LCP research has shown that the additional cash funding requirements imposed on UK companies could have been as much as half of GDP had the European Commission’s controversial IORP II directive come into force. The staggering figure of 46% of GDP sharply contrasts with the estimated cost to other European countries: for example, Germany and Ireland would both be hit by just 2% and Belgium by 1%.
The European Pensions Regulator (EIOPA) published the final results of its Quantitative Impact Study (QIS) into the financial implications of imposing insurance style regulation on private sector funded pension schemes in July. By analysing the results of the QIS, LCP has identified that the UK would have been - by far - the most impacted country by the pension proposals.

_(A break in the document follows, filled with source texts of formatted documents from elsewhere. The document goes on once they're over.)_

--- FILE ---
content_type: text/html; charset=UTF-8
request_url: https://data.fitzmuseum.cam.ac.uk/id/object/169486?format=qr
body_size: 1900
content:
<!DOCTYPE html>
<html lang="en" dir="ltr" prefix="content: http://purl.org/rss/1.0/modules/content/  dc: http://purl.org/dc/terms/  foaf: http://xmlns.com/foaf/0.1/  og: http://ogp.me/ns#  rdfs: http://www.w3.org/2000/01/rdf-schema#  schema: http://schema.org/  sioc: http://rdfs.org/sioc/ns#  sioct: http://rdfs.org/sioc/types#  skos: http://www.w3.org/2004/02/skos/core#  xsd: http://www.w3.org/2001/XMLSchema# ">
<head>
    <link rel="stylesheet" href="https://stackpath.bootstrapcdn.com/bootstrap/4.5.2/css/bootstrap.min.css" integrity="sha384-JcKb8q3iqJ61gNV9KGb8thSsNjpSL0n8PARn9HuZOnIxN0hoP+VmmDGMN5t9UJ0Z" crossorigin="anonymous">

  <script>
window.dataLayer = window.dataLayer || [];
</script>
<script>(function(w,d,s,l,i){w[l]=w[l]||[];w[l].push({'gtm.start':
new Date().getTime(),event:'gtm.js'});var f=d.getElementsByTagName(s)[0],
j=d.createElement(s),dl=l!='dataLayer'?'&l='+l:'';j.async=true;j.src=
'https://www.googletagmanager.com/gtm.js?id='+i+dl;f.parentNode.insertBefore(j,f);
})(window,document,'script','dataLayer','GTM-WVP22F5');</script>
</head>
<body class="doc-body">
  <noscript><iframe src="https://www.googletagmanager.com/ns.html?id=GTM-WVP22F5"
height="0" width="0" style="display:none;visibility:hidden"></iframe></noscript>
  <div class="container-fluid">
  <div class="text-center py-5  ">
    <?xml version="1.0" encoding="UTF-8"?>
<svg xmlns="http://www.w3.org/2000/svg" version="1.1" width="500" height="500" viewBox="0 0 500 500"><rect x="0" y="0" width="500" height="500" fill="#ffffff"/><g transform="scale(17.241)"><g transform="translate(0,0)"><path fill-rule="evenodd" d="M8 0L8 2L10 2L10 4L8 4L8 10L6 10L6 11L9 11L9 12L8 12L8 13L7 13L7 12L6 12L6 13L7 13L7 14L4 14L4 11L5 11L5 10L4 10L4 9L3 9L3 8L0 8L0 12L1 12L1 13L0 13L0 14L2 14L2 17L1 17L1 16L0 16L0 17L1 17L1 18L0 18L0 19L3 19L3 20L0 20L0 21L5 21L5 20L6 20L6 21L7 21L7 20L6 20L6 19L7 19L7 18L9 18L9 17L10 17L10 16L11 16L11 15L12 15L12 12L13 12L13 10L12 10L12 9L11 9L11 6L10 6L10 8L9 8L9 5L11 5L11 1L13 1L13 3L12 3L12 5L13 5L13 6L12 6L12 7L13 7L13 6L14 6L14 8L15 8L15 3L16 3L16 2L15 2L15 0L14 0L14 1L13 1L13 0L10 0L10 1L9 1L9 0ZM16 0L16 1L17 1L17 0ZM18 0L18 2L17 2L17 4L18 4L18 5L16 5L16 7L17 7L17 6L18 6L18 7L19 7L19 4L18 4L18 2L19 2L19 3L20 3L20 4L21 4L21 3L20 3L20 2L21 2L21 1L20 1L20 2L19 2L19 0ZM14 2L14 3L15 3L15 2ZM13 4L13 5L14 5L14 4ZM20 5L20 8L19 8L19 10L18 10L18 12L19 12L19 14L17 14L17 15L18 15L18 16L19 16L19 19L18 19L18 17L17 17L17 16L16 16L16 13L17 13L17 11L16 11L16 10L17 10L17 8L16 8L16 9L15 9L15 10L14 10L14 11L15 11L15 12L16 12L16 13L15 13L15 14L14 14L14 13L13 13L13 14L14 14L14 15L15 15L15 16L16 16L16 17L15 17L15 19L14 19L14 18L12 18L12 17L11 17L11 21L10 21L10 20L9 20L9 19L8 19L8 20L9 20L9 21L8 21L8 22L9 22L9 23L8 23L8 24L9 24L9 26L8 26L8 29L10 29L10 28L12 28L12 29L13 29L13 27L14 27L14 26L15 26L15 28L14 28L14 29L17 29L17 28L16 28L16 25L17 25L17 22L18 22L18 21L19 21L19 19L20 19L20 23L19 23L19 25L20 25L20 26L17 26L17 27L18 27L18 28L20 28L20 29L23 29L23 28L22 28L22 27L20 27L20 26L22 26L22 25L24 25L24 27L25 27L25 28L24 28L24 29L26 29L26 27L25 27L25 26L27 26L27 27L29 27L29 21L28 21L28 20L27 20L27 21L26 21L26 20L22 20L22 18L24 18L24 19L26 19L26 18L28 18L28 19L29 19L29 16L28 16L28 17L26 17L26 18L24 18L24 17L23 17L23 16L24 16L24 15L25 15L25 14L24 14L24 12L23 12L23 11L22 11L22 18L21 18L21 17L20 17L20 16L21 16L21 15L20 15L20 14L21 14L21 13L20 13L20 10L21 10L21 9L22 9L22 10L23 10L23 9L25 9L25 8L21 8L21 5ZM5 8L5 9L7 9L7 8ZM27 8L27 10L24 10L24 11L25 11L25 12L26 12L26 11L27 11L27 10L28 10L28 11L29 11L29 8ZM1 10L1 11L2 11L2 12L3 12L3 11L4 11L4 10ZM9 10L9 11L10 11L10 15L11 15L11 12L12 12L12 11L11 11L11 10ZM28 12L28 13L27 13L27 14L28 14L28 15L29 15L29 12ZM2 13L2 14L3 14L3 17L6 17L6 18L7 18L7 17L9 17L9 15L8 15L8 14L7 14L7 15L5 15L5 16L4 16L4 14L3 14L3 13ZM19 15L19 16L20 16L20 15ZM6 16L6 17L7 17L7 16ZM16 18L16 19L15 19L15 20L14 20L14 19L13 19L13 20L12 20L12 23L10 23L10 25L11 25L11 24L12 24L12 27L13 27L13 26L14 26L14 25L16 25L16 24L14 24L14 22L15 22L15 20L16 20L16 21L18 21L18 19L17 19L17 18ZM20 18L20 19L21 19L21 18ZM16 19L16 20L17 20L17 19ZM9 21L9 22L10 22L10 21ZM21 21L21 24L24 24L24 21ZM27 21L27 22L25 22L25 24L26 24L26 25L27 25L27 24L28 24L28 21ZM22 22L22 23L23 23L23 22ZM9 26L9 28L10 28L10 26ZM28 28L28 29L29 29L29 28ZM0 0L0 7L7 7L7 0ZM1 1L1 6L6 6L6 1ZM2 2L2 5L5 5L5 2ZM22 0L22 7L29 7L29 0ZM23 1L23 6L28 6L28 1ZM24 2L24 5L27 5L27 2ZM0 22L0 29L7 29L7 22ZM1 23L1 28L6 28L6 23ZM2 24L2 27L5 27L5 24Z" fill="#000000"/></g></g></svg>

Jonathan Camfield, LCP partner, said: “Our research demonstrates that the impact of Europe’s pension proposals would have been gargantuan for the UK when compared to other countries. These proposals would be crippling for the UK economy.
“Whilst we are pleased that the European Commission has put these proposals on hold we are concerned that the ongoing work by various European bodies and the statements being made from Brussels, suggest that the issue remains firmly on the agenda, and is not going to go away quickly.
“Even if Europe does not require UK employers to recognise these additional costs at the moment, our research demonstrates the challenges faced by the UK private sector relative to its European counterparts. This begs the question whether the UK private sector can manage to pay off all its pension promises, whilst remaining competitive with other European countries over the coming decades.”